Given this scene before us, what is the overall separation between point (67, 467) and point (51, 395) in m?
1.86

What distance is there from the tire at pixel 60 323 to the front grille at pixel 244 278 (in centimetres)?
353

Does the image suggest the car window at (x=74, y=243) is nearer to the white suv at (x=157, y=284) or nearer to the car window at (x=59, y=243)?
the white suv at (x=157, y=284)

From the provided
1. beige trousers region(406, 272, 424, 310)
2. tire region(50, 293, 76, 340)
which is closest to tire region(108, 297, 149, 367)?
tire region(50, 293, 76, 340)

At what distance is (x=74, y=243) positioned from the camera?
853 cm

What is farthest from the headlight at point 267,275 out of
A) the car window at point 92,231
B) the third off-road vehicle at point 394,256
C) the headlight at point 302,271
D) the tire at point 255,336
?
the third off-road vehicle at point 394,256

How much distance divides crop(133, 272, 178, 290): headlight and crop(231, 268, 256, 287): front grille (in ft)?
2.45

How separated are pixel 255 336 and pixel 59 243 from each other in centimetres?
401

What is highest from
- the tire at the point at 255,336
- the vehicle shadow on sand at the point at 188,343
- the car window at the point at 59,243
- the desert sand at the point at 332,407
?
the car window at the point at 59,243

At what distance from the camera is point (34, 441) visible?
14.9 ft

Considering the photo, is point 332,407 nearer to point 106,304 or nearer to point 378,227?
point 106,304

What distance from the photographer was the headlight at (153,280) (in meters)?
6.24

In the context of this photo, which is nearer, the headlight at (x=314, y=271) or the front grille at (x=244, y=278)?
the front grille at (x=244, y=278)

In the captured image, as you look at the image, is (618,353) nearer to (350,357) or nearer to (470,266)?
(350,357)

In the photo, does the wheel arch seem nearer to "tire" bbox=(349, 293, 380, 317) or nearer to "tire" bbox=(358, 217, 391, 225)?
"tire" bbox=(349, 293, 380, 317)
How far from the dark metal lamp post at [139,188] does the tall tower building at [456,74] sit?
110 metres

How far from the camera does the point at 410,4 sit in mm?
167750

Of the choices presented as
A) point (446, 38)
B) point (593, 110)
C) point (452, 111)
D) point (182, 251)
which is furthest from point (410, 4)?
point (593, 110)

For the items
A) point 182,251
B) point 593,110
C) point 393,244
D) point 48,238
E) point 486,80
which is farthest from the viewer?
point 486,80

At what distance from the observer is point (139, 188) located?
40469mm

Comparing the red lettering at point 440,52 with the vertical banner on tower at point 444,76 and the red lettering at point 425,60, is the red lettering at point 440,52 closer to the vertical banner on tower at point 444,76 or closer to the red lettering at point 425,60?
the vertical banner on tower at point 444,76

--------------------

Locate every line of the items above that contains the word "white", and copy each of those lines in full.

Does the image suggest the car window at (x=74, y=243) is nearer to the white suv at (x=157, y=284) or nearer to the car window at (x=59, y=243)?
the white suv at (x=157, y=284)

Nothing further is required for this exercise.